(Questions about scene geometry)
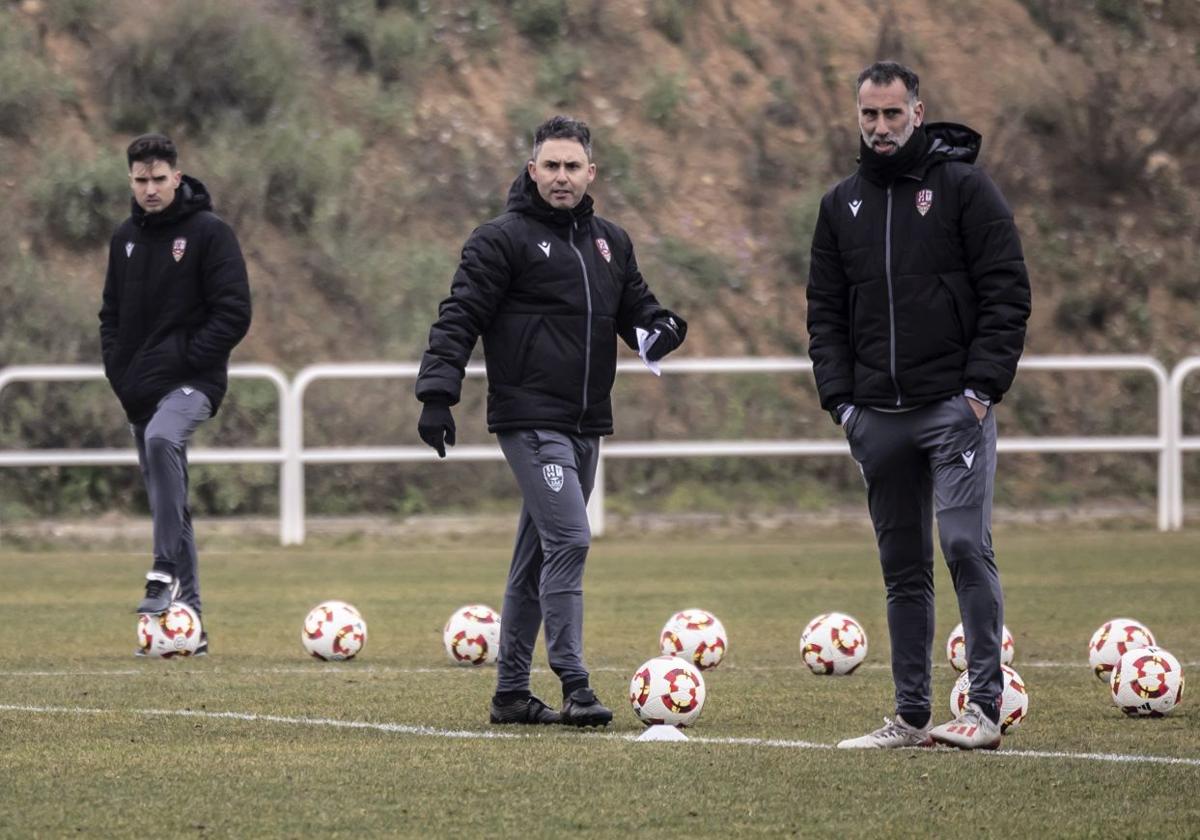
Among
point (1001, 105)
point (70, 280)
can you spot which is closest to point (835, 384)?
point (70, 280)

--

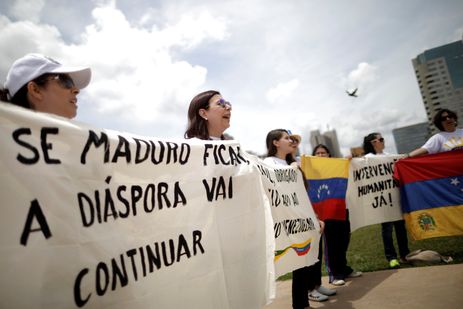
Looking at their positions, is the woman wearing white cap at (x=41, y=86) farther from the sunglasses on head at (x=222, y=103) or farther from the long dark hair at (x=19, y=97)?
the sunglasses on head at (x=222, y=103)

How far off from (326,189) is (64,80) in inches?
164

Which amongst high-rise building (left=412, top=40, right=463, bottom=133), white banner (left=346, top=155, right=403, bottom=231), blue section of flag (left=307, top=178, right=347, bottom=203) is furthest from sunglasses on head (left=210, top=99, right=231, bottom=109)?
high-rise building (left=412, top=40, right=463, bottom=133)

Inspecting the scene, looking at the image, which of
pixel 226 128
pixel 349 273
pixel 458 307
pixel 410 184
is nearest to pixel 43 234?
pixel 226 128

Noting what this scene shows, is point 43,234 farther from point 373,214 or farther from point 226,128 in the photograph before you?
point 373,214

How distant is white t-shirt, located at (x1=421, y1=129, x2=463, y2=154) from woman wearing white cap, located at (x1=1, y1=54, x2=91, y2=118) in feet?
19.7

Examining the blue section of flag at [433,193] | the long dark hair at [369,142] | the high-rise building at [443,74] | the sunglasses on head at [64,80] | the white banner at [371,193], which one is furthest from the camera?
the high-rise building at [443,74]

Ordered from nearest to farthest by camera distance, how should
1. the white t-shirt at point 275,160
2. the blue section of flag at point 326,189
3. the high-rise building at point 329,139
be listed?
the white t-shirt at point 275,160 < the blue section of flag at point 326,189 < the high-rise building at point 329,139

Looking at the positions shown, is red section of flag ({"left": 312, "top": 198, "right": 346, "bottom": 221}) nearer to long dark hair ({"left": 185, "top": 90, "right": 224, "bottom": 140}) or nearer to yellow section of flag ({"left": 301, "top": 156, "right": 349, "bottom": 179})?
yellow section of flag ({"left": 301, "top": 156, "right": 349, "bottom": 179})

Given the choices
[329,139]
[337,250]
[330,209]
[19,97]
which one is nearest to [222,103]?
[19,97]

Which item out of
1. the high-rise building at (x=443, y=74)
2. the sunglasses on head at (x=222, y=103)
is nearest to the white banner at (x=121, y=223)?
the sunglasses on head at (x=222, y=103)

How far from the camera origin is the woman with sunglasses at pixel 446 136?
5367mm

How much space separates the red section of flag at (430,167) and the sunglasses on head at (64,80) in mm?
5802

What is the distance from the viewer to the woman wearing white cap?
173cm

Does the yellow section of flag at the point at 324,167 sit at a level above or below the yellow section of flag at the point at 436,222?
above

---

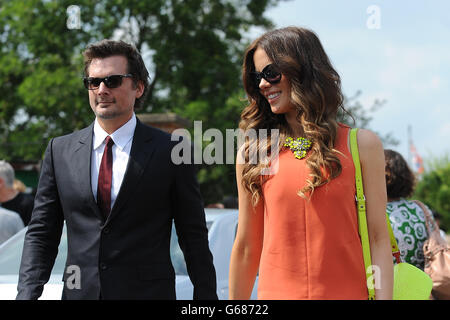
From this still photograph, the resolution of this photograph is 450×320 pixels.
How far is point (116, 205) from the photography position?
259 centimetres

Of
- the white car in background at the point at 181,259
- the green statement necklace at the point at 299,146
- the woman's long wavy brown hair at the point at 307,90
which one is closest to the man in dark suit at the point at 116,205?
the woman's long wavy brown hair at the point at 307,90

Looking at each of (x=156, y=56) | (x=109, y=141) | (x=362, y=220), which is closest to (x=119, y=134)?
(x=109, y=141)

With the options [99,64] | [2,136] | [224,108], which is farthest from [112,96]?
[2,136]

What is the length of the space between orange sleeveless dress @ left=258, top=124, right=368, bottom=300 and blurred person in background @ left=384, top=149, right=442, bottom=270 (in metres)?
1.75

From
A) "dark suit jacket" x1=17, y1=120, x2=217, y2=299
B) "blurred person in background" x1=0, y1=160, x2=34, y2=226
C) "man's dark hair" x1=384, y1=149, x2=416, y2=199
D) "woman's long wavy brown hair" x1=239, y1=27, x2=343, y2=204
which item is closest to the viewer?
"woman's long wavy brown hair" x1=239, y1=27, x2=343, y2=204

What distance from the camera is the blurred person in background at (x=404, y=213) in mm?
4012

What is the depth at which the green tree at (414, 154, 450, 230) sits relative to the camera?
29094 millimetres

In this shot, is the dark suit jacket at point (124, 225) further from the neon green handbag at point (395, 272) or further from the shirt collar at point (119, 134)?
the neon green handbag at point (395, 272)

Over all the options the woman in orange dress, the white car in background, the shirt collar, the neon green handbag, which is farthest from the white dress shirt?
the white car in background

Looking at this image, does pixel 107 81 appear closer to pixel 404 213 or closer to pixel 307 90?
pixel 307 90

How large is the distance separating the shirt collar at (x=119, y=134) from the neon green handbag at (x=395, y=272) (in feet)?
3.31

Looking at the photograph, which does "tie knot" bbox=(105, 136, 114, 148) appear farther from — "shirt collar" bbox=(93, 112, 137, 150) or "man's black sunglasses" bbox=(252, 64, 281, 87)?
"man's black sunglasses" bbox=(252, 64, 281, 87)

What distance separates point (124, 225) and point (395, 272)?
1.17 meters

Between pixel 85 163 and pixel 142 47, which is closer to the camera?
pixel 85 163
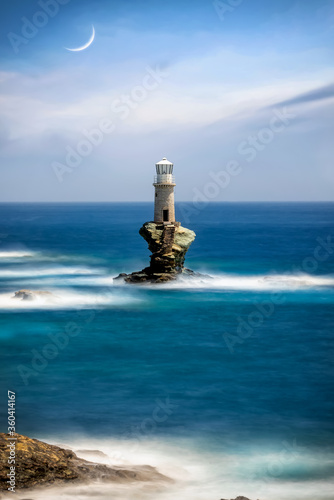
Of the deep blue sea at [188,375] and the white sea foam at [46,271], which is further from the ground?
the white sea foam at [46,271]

Problem description:
State how many lines of the data above contain the word "space". Give only the number.

Task result:
2